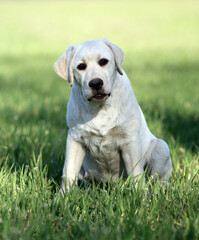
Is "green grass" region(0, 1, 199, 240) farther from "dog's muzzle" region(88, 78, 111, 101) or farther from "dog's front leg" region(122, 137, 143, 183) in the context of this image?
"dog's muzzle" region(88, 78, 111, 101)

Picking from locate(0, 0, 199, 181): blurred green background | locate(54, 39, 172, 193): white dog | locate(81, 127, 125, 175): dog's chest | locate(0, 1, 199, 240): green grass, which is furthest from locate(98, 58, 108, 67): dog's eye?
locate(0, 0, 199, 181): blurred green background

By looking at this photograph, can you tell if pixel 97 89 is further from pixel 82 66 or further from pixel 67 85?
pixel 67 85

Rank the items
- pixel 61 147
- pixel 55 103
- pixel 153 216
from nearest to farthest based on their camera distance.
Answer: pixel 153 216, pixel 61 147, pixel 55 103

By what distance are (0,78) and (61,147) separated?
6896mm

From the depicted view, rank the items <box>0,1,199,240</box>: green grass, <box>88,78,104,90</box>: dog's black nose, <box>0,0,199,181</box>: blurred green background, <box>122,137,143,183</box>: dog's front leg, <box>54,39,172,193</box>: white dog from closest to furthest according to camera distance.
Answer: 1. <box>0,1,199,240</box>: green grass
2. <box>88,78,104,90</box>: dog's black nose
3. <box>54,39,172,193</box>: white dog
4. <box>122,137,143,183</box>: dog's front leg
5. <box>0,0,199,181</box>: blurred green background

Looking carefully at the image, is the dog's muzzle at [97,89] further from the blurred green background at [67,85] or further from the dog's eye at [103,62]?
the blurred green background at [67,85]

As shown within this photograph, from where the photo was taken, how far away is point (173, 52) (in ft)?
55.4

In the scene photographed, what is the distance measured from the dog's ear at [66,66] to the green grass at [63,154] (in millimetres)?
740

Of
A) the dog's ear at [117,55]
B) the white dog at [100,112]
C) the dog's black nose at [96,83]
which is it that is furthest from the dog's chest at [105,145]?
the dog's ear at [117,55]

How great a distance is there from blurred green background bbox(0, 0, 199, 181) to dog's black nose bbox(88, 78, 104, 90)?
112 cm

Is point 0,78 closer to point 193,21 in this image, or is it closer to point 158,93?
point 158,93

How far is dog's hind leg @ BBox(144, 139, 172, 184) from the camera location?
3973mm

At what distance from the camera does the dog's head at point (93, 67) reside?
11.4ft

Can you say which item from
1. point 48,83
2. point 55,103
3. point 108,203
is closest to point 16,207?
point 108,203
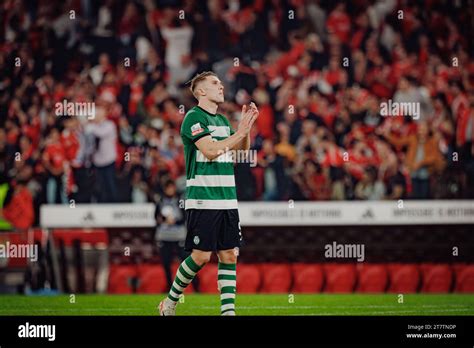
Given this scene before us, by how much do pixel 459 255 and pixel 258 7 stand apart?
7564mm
◆ ◆ ◆ ◆ ◆ ◆ ◆
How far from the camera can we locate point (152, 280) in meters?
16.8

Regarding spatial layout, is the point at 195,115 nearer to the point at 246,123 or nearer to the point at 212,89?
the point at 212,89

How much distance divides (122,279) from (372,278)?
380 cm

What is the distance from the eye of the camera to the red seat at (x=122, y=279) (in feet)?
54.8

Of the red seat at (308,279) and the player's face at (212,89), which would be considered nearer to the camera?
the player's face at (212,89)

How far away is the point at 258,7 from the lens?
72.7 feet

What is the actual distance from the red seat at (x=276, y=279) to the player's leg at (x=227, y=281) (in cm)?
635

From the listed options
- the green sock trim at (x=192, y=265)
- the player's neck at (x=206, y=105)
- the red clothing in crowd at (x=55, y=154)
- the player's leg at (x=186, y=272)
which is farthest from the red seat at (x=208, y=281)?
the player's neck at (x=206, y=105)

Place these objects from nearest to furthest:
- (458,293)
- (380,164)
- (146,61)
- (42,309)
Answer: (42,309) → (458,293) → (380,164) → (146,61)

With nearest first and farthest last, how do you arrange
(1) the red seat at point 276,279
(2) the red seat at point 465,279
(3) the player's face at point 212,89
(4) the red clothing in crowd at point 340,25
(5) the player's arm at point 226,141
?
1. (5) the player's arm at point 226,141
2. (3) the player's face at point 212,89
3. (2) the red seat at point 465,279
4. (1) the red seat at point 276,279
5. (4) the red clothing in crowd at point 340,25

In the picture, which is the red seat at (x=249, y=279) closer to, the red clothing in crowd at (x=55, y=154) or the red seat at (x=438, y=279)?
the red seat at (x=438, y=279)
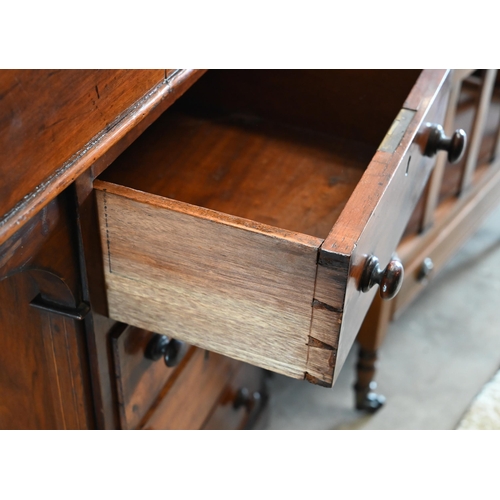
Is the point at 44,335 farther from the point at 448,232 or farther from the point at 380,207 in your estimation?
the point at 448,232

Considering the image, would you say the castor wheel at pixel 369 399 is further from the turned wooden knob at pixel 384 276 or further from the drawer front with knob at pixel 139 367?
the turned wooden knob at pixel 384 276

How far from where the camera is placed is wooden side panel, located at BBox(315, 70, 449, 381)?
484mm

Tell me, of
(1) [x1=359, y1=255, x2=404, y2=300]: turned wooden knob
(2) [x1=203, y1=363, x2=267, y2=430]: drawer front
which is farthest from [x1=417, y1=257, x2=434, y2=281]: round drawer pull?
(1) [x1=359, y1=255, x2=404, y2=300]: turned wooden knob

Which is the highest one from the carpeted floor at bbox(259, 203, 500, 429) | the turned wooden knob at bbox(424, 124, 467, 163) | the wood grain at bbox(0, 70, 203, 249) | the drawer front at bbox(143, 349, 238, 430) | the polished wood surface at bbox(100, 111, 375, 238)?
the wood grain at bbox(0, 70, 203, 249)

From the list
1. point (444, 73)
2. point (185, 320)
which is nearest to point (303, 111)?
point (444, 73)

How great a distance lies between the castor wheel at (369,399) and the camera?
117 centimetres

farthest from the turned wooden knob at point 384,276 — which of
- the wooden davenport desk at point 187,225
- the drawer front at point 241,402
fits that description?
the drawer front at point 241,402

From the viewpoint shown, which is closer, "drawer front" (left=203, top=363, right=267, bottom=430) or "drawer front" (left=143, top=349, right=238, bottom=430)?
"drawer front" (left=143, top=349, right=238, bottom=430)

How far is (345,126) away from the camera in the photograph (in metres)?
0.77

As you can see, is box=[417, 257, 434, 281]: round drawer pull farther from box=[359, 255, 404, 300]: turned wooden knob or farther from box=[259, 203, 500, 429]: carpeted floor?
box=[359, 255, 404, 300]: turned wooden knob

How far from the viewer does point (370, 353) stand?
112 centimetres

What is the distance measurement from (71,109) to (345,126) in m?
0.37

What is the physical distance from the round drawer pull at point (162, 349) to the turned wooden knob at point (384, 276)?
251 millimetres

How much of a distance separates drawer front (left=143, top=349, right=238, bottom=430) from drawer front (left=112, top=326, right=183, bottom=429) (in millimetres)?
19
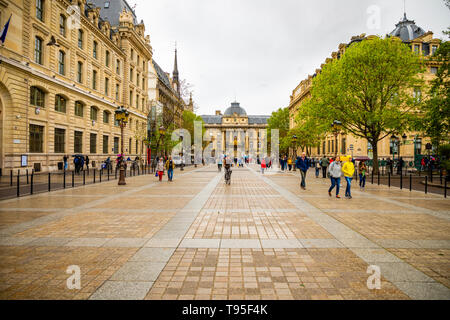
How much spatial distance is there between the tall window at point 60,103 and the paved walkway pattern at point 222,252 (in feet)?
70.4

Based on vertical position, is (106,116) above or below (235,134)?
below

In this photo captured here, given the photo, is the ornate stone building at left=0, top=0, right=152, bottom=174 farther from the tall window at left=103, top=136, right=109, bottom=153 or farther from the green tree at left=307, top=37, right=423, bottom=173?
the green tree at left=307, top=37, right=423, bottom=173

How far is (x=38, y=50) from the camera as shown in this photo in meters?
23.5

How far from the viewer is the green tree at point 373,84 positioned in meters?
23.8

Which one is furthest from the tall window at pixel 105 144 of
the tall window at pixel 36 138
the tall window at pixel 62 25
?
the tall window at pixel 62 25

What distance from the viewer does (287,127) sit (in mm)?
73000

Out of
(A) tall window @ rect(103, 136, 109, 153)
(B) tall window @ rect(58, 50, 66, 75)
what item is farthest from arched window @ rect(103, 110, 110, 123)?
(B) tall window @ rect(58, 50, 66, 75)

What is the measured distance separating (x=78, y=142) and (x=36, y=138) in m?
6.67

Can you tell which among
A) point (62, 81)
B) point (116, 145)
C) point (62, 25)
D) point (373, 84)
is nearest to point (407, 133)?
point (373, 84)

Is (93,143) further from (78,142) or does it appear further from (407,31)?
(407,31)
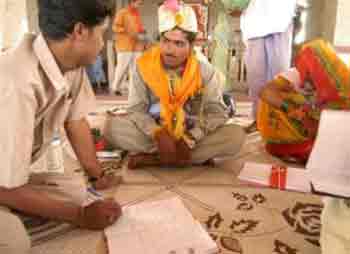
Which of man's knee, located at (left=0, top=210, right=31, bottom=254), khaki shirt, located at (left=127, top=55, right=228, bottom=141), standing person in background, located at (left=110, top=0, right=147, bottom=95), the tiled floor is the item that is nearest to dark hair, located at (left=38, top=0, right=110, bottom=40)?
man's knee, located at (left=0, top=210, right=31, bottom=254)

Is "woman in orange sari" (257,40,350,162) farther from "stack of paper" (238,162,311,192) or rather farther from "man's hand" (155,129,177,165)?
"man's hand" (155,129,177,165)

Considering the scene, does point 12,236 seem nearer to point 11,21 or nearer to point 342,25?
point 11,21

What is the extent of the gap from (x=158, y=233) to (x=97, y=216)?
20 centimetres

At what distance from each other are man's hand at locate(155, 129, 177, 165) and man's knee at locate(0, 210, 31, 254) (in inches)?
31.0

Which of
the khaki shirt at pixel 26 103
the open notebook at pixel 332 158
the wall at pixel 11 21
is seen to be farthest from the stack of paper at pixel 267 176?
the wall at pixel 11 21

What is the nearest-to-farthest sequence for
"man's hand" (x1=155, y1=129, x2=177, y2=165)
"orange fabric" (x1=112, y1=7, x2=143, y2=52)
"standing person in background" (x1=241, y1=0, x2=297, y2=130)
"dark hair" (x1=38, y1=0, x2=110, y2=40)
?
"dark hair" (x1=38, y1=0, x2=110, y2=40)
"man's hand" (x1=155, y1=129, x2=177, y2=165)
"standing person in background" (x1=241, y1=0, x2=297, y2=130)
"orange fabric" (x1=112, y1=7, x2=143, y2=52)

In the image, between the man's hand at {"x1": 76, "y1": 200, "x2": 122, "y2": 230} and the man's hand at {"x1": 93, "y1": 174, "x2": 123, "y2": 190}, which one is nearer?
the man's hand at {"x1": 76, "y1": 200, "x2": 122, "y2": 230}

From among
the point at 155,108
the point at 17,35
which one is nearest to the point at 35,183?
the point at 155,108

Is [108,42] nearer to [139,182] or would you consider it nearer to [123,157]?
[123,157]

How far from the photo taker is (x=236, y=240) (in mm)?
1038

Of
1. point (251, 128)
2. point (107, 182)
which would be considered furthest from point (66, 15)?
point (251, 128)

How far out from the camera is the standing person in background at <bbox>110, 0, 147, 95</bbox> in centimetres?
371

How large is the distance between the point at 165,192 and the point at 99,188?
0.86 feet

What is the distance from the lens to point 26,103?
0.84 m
◆ ◆ ◆ ◆ ◆ ◆ ◆
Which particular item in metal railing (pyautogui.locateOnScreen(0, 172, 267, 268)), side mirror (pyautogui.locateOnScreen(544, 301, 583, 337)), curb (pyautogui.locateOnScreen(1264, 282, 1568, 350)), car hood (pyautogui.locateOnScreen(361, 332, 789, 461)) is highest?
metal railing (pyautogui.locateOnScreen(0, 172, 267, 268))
◆ ◆ ◆ ◆ ◆ ◆ ◆
**Task goal**
Reproduce the stretch of the listing from the line that contains "Which is the highest" through the line that contains "117 centimetres", substituting "rolling caster" for "castor wheel" and leaving everything else unchanged.

**Correct output**
Which is the highest one from the carpeted floor at bbox(259, 203, 500, 429) | the turned wooden knob at bbox(424, 124, 467, 163) | the wood grain at bbox(0, 70, 203, 249) | the drawer front at bbox(143, 349, 238, 430) | the polished wood surface at bbox(100, 111, 375, 238)?
the wood grain at bbox(0, 70, 203, 249)

From the list
1. point (444, 73)
2. point (185, 320)
which is nearest to point (303, 111)?
point (444, 73)

How great a distance lies between the rolling caster at (369,399) and the camera?
117 centimetres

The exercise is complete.